> [REQUIRED WORK]
Exclude images; transcribe the rest of the data exactly.

> [GIVEN MATERIAL]

+ + + +

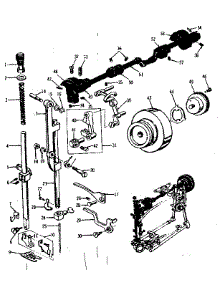 Presser Bar Assembly parts for Kenmore Mechanical Sewing Machine 158162 from AppliancePartsPros.com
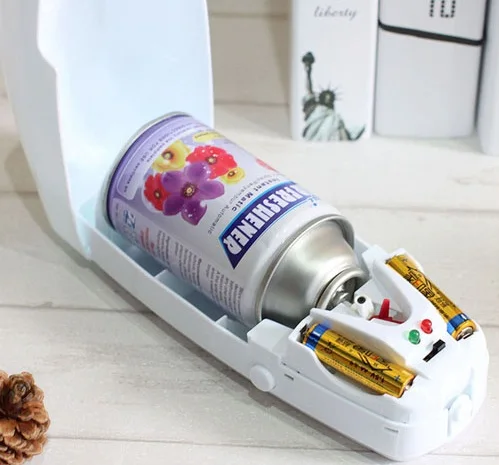 Hotel lobby battery operated wall mounted automatic spray fragrance aerosol dispenser with refillable bottle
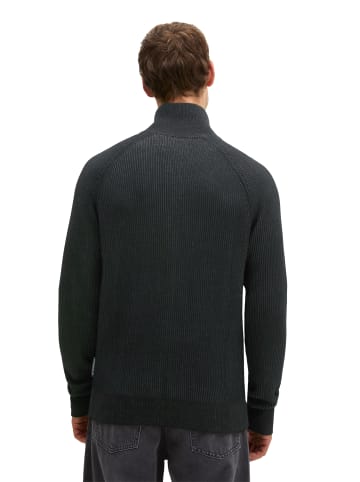 Marc O'Polo Stehkragen-Strickjacke regular in Schwarz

+ + + +

> [ANSWER TO THIS EXERCISE]
 Presser Bar Assembly parts for Kenmore Mechanical Sewing Machine 158162 from AppliancePartsPros.com
 Hotel lobby battery operated wall mounted automatic spray fragrance aerosol dispenser with refillable bottle
 Marc O'Polo Stehkragen-Strickjacke regular in Schwarz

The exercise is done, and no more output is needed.